Exercise description: In the records below, some lines hold the word "scientific". Copy each of those lines.

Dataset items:
- - - - -
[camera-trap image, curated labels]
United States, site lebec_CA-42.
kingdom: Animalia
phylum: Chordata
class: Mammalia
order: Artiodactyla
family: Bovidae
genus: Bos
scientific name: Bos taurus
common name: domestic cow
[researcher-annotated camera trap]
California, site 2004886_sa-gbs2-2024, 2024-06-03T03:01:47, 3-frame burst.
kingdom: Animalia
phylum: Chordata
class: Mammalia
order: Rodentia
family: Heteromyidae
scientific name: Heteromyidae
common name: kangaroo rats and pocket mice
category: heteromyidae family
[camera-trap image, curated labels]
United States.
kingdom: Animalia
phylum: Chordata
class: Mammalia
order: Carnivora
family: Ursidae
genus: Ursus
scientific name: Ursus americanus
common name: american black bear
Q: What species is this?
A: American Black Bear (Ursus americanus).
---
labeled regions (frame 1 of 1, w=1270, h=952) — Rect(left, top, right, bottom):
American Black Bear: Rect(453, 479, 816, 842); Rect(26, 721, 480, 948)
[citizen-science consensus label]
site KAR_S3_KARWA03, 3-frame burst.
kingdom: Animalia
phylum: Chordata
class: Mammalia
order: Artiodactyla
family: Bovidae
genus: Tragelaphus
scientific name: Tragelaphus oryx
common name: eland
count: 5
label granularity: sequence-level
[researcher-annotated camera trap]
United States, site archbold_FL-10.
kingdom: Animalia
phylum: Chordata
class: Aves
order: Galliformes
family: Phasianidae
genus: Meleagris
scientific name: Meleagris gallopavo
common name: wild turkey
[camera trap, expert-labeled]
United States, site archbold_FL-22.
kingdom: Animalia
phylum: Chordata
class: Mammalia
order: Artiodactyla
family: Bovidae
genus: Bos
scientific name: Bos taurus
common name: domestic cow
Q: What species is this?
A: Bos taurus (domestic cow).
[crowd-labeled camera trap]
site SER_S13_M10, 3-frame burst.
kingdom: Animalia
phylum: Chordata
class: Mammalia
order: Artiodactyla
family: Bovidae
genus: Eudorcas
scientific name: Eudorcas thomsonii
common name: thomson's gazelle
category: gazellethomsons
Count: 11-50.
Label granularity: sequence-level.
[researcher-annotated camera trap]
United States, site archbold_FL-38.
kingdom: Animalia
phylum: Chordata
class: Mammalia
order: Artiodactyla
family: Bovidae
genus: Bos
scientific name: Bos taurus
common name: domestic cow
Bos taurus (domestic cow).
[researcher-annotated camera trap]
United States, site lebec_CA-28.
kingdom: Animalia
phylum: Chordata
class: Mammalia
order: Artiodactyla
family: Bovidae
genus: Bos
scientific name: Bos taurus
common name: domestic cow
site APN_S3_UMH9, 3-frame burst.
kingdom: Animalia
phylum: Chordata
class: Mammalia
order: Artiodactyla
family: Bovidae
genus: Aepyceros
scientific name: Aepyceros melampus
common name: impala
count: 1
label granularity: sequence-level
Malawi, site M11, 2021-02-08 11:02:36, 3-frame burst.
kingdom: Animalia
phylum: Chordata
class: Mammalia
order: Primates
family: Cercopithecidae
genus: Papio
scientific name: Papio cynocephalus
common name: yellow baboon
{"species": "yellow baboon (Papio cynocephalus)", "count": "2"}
- - - - -
Completed exercise:
scientific name: Bos taurus
scientific name: Heteromyidae
scientific name: Ursus americanus
scientific name: Tragelaphus oryx
scientific name: Meleagris gallopavo
scientific name: Bos taurus
scientific name: Eudorcas thomsonii
scientific name: Bos taurus
scientific name: Bos taurus
scientific name: Aepyceros melampus
scientific name: Papio cynocephalus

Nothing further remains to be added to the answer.